Immunofluorescent Staining

Immunofluorescent staining was used to observe the protein expression of SRC in U373 cells after CGA treatments. Cells were washed three times with PBS at 4°C, fixed with 4% paraformaldehyde for 15 min, and immersed three times (5 min each time) in PBS containing 0.1% TritonX-100. Then, the cells were incubated with SRC primary antibody overnight in a wet box at 4°C, after which they were incubated with a fluorescent secondary antibody for 1 h. After staining with DAPI in the dark for 3 min, samples were incubated with an antifade mounting medium and were then coverslipped. SRC proteins were labeled with red fluorescence, while DAPI was labeled with blue fluorescence. The protein levels of SRC (the red fluorescence intensity) were analyzed by Image J software and showed as mean optical density.
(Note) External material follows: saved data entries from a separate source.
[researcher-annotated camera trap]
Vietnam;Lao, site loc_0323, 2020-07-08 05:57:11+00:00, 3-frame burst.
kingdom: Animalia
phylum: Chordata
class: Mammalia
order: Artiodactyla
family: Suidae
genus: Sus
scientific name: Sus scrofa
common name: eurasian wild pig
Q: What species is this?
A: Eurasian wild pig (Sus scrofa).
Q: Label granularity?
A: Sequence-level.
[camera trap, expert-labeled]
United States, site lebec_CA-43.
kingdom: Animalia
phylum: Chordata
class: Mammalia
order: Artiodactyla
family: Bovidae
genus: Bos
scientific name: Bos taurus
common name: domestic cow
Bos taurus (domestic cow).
Data were expressed as mean ± SD (n=6).

Western Blotting

Western blotting was performed as previously described.14 In brief, proteins were extracted from cells and tumor tissues via RIPA lysis buffer with PMSF, and protein levels were quantified via a BCA protein assay kit. Then, proteins were separated by 10% SDS-PAGE gels and were then transferred onto PVDF membranes. Next, membranes were blocked with 5% fat-free milk at room temperature for 1 h, followed by incubation with primary antibodies and secondary antibodies. Finally, membranes were soaked in enhanced ECL reagents and protein bands were detected using a UVP BioSpectrum Imaging System. The intensities of protein bands were quantified with ImageJ software. Data were expressed as mean ± SD (n=3).

Xenograft Models

Thirty-two BALB/C nude mice (male, 5–6 weeks, 18–22 g) were purchased from Beijing Vital River Laboratory Animal Technology Co., Ltd. (Beijing China). U373 cells (1×107 cells/200 µL) were subcutaneously injected into the right armpit. All tumor-bearing mice were equally divided into four groups, and different concentrations of CGA (normal saline, 5 mg/kg, 10 mg/kg, 20 mg/kg) were given to each group via daily intragastric administration. After 24 d, mice were sacrificed and their tumors were collected. All animal experiments were approved by the Laboratory Animal Research Committee of Huazhong University of Science and Technology (approval number: SYXK2016-0057).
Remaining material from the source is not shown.